OUR brains had a lot to process this year so if your nightmares have involved some pretty weird shit, you’re not alone. Wake up with a jolt from these:
Shopping without a face mask
You’re in a busy Waitrose, everyone’s staring at you and the security guard is following you around. But unlike in real life it’s not because you look like a shoplifter, it’s because you’re a pariah not wearing a face mask. Luckily you wake up before being torn limb-from-limb by yummy mummies.
Attack of the vaccine mutants
Most of the population have been vaccinated against Covid, but they’ve all turned into hideous mutants.
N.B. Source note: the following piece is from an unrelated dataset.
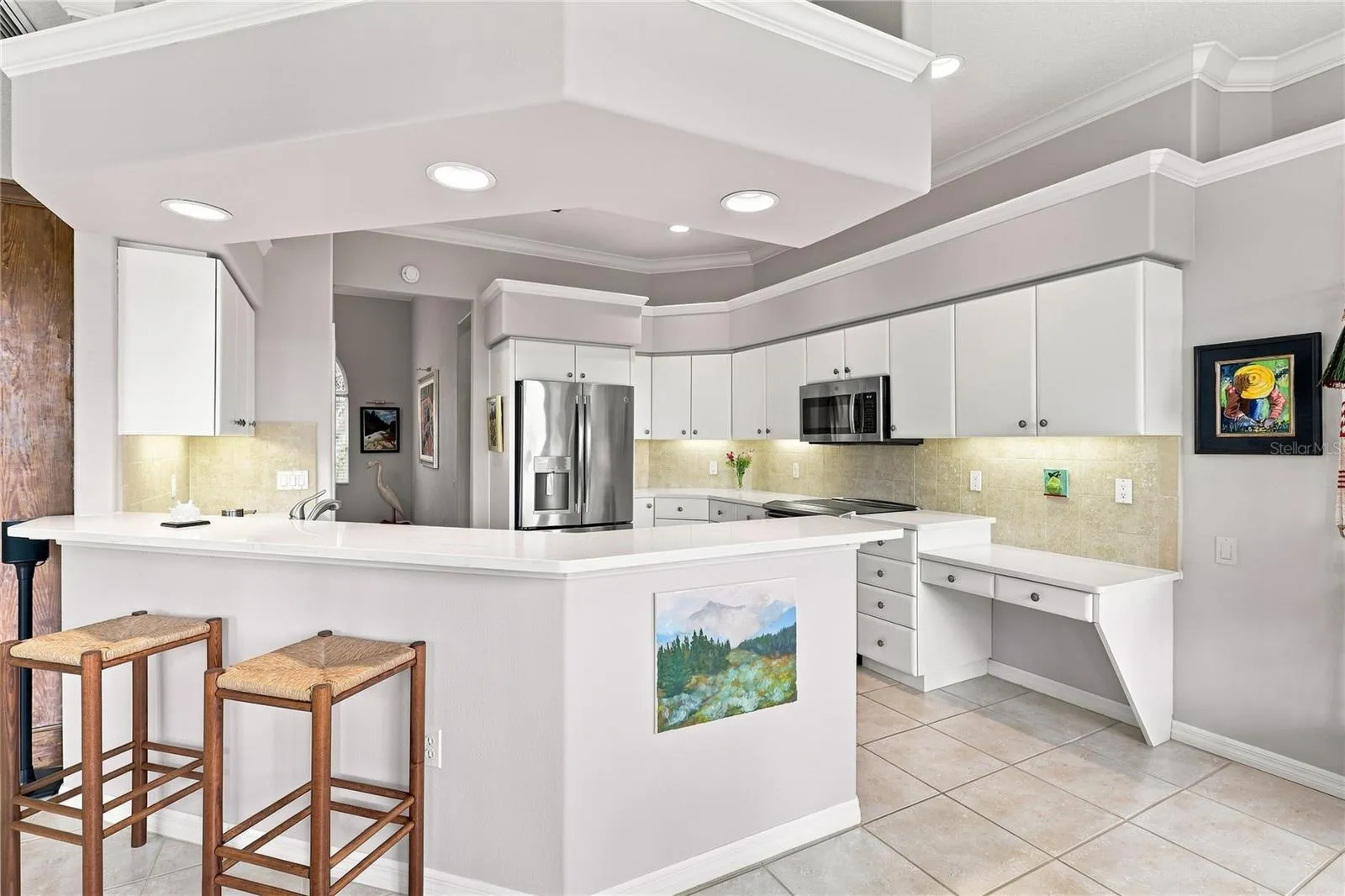 Bright kitchen with quartz countertops, abundant cabinetry and breakfast bar sesating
The worst thing isn’t that these terrifying creatures are on a deadly rampage, hunting down people like you who haven’t had the jab yet, it’s that the anti-vaxxers were right all along.
Being in the bath with Dominic Cummings
A blue rubber duck with a Tory logo is floating past your nose and Dominic Cummings is spooning you. This disturbed dream reaches its climax when, just as you’re waking up with sleep paralysis, he goes for a cheeky reach-around and there’s nothing you can do about it.
Your favourite pub closes down
In happier times you were in the Lamb & Crown almost every night, but two lockdowns and three tiers are too much to handle and it closes. You know it’ll be flats within a year, inhabited by anodyne people who insist on playing Coldplay out of the window at medium volume. It’s worth checking the internet to be sure this actually just a dream.
You accidentally voted Leave
You’ve been so worried about the effects of a no-deal Brexit that you dream your hand spasmed as you marked the referendum ballot paper and you accidentally voted Leave. You’ll wake up and spend the rest of your life wondering if you really did mark the wrong box.